Pois foi essa mesma Polícia Federal que agora indiciou Bolsonaro, o acusando de chefiar um grande esquema criminoso que desviava joias, relógios e artigos caríssimos do acervo da Presidência da República para vendê-los no exterior, uma roubalheira que teria auferido lucros de até R$ 6,8 milhões, conforme o inquérito encaminhado ao Supremo Tribunal Federal na última semana. Para piorar tudo para o lado do “capitão”, a íntegra da investigação teve seu sigilo judicial levantado pelo ministro Alexandre de Moraes, tornando-se pública e escancarando os mais absurdos atos e patifarias que o antigo chefe de Estado teria protagonizado na afobação de conseguir juntar muito dinheiro se desfazendo de objetos de luxo que não eram dele, após ser derrotado nas urnas por Lula (PT) e perceber que seria despejado em breve do Palácio da Alvorada.

Para saber como esses novos fatos impactam diretamente no “mito da honestidade” repetido a exaustão por Bolsonaro desde que se candidatou a presidente pela primeira vez, em 2018, e que serve de bordão e fé cega para seus fanáticos seguidores, a Fórum entrevistou o cientista político Rafael Moreira, doutor em Ciência Política pela Universidade de São Paulo (USP) e professor da Universidade Santa Cecília, em Santos, uma das maiores e mais importantes do litoral de São Paulo.

Moreira admite que os últimos capítulos tornados públicos em relação aos escândalos de corrupção envolvendo Jair Bolsonaro realmente jogam uma pá de cal sobre a construção dessa imagem do “mito honesto”, mas crê que para seus eleitores, radicalizados ao extremo e sem qualquer intenção de saber a verdade, tais fatos não mudam nada.

“Há uma definição de um jornalista estadunidense falando sobre a candidatura do Donald Trump que eu acho que, em boa medida, serve também para a figura pública do Jair Bolsonaro. Ele diz que Trump se transformou numa “figura Teflon”, ou seja, naquilo que nada cola em relação ao seu eleitorado. Sem dúvida essa definição é muito boa para o Bolsonaro, muito boa mesmo. Para quem tem o mínimo de acesso à informação, que tem o mínimo de reflexão crítica, que de alguma forma acompanha os noticiários, e que sempre soube desde o início que ele estava envolvido em casos de ‘picaretagem’, digamos assim, até porque a trajetória anterior dele à Presidência já mostrava isso havia muito tempo, enfim, para nós, nós temos noção disso. No entanto, ele conseguiu fazer com que uma parte do eleitorado dele, dos cidadãos que o apoiam, fazer com que, mesmo com tudo que sai de informação, com tudo que exista de provas, não usem isso para embasar a opinião que eles têm em relação ao Bolsonaro como figura pública”, começa explicando o acadêmico.

Objetivo 1 - Reescreva o trecho sobre Bolsonaro começando em "Para saber como" e terminando em "não mudam nada.", colocando "especialista" no lugar de "cientista político".
Objetivo 2 - Dê continuidade ao trecho sobre Bolsonaro a partir da última frase dele.
Os registros vêm de outra fonte e não têm ligação com o trecho.

Registros fornecidos -
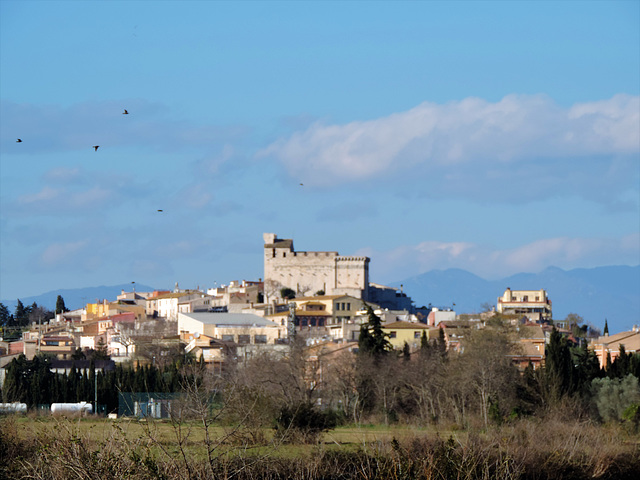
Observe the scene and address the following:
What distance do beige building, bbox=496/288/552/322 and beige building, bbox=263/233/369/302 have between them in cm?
1217

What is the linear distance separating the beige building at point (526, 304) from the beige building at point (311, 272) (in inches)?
479

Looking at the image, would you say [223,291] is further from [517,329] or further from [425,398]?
[425,398]

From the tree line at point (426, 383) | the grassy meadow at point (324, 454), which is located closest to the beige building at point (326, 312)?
the tree line at point (426, 383)

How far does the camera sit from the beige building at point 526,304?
276ft

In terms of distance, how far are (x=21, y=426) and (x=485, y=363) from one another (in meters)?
21.6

Resposta 1 -
Para saber como esses novos fatos impactam diretamente no “mito da honestidade” repetido a exaustão por Bolsonaro desde que se candidatou a presidente pela primeira vez, em 2018, e que serve de bordão e fé cega para seus fanáticos seguidores, a Fórum entrevistou o especialista Rafael Moreira, doutor em Ciência Política pela Universidade de São Paulo (USP) e professor da Universidade Santa Cecília, em Santos, uma das maiores e mais importantes do litoral de São Paulo.

Moreira admite que os últimos capítulos tornados públicos em relação aos escândalos de corrupção envolvendo Jair Bolsonaro realmente jogam uma pá de cal sobre a construção dessa imagem do “mito honesto”, mas crê que para seus eleitores, radicalizados ao extremo e sem qualquer intenção de saber a verdade, tais fatos não mudam nada.

Resposta 2 -
Como exemplo para o entendimento que tem do fenômeno, o cientista político usa os exemplos de dois ex-ditadores sul-americanos: Augusto Pinochet, do Chile, e Alberto Fujimori, do Peru. O primeiro, descobriu-se anos depois de sua saída do poder, mantinha quilos e quilos de ouro, roubados durante sua ditadura, num banco em Hong Kong, enquanto o segundo foi condenado por desviar milhões de dólares que eram usados para subornar autoridades do Estado. Os dois sempre se jactaram por supostamente serem “honestos e incorruptíveis”. O problema é que muita gente acredita nisso até hoje nas duas nações andinas.

“Há dados que mostram que pessoas, por exemplo, no Chile, até hoje veem Pinochet como uma figura boa para a história do país delas, honesto, assim como há no Peru muita gente que acha o Fujimori uma figura ‘ok’ da história política peruana. Isso realmente mostra que, para uma boa parte do eleitorado, essa ideia do ‘Teflon’ vai ficar permanentemente existindo, independentemente de o sujeito estar preso ou não, ser condenado ou não. Ou seja, para boa parte dessas pessoas, não fará diferença alguma se Bolsonaro estará preso ou não, se há provas ou não contra Bolsonaro. Ele tem uma espécie de ‘mérito’ que foi o de conseguir construir uma narrativa contra qualquer tipo de crítica que surja direcionada a ele. Ele responde de bate-pronto e com aquilo que a gente já sabe. Se o poder Judiciário o indicia, ele já tem na ponta da língua ‘ah, no Judiciário são todos comunistas’, enfim, respostas simplistas e sem nexo, que para essa fatia que fez dele essa figura Teflon, vai fazer sentido. Essas pessoas não têm capacidade de reflexão crítica, jamais vão conseguir fazer uma leitura e uma reflexão mais profundas sobre qualquer fato, seja sobre o indiciamento de um presidente da República, seja sobre mudanças climáticas, seja em relação a qualquer coisa”, acrescenta Moreira.

Para o cientista político, o fenômeno de fidelidade criado em torno de Bolsonaro, que foge do racional, é algo que condenação alguma, ou prova alguma, eliminará. Ele arrisca dizer que é uma “devoção” que seguirá até quando o ex-presidente nem estiver mais vivo.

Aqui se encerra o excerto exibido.